As the Reformers of the 16th century threw away the authority of the Church, so the greater Reformers of the 19th century will have to cast aside the supernatural authority of the Hebrew leaves, and on reason and conscience build up true religion and a manly resolve. We must exercise the faculties given us by God. Human authority has paralysed the reason of man in religious matters. Hence "the mental emaciation which false teaching" has superinduced. Through the perversity and ignorance of preachers, who elaborately inculcate "the disuse of our religious faculties," the Protestant, no less than the Catholic, has well high lost his personal confidence in a personal God. Hence the prevalence of Atheism Pantheism, and practical irreligion. We have often, indirectly, called in question the orthodox religious notions of the day, and have been frequently taunted with the question—"What have we got to rely on, if we cannot rely on the Bible?" Our invariable reply was, Trust your own reason and conscience. Do not hang out your Hebrew lamp in the meridian splendor of the sun to light your path. Our views may be far a-head of the age; but, it appears from two small pamphlets published in England, the one by Professor F. W. Newman—brother of the Rev. John Newman, who left the Anglican for the Roman communion—and the other By the Lord Bishop of Norwich, Dr. Hinds, who resigned his office in 1857, page 7 that this view of ours is the goal "towards which numbers in all Protestant countries are now progressing." There is a new and glorious religious reformation just dawning—compared to which the Protestantism of the last reformation was only the lisping of babes in swaddling clothes. Men are now earnestly asking to be delivered from the thraldom of Protestant superstition, and appealing to conscience and reason as the ultimate authority on things pertaining to God, religion, and the salvation of the soul from error, sin, and every sort of defilement. The soul of humanity is opening its eyes from the lethal sleep of ages.
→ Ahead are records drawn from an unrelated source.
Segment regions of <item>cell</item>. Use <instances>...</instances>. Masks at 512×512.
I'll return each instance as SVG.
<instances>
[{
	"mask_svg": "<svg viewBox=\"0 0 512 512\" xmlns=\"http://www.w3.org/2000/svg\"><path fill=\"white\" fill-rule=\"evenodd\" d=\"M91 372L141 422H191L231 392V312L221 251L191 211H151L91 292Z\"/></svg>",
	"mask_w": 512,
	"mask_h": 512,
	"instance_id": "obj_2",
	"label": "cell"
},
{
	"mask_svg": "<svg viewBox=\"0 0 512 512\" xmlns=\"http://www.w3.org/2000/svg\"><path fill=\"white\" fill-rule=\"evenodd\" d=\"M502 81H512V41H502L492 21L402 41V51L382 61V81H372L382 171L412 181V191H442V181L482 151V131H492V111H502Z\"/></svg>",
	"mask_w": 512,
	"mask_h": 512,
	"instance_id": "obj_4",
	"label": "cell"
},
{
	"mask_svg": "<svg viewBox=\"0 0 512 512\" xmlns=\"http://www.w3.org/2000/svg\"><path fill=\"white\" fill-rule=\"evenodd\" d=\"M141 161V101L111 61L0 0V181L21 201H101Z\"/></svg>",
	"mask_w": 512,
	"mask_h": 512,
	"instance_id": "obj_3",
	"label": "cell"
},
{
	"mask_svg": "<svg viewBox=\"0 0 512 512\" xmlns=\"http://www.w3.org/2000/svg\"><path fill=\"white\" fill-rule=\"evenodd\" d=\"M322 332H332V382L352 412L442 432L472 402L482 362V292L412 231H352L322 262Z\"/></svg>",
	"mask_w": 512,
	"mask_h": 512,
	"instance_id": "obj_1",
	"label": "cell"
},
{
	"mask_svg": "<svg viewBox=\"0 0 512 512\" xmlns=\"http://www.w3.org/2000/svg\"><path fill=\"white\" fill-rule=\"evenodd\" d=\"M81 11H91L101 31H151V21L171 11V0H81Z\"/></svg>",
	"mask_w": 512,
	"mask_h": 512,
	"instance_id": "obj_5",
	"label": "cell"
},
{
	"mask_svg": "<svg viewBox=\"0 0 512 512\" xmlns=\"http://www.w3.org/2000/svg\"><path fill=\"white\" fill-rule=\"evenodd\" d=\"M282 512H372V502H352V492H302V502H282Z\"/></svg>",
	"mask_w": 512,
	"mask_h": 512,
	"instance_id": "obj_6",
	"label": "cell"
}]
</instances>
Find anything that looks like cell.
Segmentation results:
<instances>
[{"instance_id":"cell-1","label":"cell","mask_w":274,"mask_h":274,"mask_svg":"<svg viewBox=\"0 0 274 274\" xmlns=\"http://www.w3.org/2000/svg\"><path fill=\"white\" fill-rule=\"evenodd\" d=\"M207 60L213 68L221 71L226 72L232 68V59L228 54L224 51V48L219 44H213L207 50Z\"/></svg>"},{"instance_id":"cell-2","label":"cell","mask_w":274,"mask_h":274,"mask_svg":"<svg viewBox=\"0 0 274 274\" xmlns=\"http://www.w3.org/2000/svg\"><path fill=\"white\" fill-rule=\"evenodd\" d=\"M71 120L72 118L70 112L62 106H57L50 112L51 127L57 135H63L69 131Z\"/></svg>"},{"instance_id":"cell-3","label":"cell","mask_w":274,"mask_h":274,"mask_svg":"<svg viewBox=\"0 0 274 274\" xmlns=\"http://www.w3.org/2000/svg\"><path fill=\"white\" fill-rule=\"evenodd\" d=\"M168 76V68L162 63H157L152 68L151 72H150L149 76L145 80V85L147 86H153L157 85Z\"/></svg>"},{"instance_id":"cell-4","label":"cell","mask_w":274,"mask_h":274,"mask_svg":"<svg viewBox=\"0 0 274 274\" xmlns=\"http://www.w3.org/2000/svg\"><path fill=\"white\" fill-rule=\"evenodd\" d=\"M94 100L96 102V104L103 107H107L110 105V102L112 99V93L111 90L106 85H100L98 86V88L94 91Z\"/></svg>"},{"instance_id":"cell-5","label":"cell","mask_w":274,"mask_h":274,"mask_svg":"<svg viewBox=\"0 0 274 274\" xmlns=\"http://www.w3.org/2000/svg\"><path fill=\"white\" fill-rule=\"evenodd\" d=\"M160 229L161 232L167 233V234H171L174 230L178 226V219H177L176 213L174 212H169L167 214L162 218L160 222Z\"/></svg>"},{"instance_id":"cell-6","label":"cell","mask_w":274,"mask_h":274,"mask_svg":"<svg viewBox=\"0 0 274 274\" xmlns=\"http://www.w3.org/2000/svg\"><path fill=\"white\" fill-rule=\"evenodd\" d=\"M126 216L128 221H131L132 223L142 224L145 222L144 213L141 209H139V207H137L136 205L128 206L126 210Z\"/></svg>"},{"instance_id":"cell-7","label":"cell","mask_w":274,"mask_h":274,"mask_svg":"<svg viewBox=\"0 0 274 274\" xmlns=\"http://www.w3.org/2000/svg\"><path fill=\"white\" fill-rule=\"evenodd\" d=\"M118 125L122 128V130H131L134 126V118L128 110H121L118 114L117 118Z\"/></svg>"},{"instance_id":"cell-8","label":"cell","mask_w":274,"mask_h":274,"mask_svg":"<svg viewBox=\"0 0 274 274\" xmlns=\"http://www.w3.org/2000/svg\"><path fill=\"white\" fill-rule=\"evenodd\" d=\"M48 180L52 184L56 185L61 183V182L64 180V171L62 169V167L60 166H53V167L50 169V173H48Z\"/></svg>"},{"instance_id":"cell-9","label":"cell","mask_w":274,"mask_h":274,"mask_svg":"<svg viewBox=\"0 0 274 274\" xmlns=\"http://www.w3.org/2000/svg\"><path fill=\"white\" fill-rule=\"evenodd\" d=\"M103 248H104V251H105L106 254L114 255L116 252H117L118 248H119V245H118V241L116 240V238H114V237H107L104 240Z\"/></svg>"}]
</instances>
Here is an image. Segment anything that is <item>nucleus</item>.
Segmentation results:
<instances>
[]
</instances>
Professor Newman and the English Bishop had been importuned by the publisher of these two pamphlets to reply to the question—"What have we got to rely on, if we cannot rely on the Bible?" We hereby publish their answers. We may remark that the Bishop's reply is even more satisfactory to us than that of the Professor. It is gratifying to find that men are slowly but surely feeling their way out of darkness into the light—out of the Cimmeria of bigotry and superstition into the glorious religion of light and liberty. Our own views—albeit in advance of this illiterate age—receive fresh confirmation of their philosophical soundness from the evident tendencies of modern thought, and specially from such cheering approximations of religious ideas as are to be found in the two following sixpenny pamphlets, which we publish at the English price, albeit our market is very limited, and the cost of printing four-fold dearer than it would be at home: besides, we throw a third pamphlet in the form of an introduction into the bargain. May this little book, under Divine Providence, open the eyes of the blind, and purge the souls of the ignorant from the dross of error, falsehood, and superstition. May the reader rise from its perusal intellectually illuminated, morally refreshed, and religiously regenerated.